Tracheostomy preserves the patency of the airway. Direct exploration through the tracheal cannula or the tracheostoma by fiberoptic bronchoscopy (FOB) allows a view of the conditions of the tracheal mucosa above and below the tracheostoma. Different procedures may be performed thru this approach.

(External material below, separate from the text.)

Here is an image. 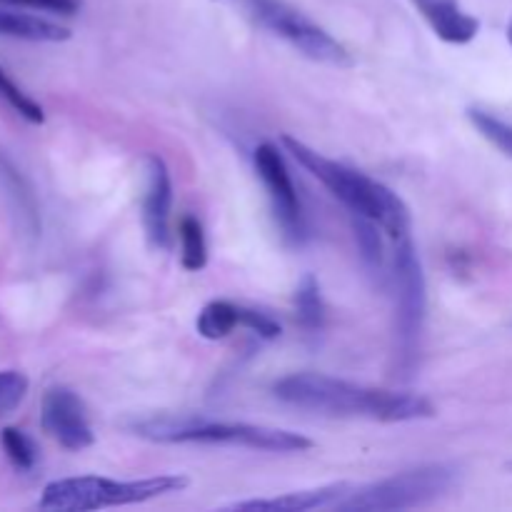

Objective: To evaluate the anatomic conditions of the tracheal mucosa by FOB in cases with tracheotomy cannula, and the usefulness of this approach. Material and methods: FOB was performed in 38 patients with tracheotomy. Results: Aspiration of secretions, bronchial lavage with aspiration and bacteriological sampling were the most frequent indications. The conditions of the mucosa were evaluated in all, including eight cases with airway stenosis, both before and after surgical reconstruction. Mucosal inflammation, tracheal anomalies, vocal cords and subglottic lesions were found. Conclusions: FOB trough the cannula or the tracheostoma allows for preoperatory evaluation of the tracheal mucosa. Careful endoscopic exploration above and below the tracheotomy cannula and the tracheostoma may show alterations of the mucosa in cases of airway stenosis both before and after surgical procedures.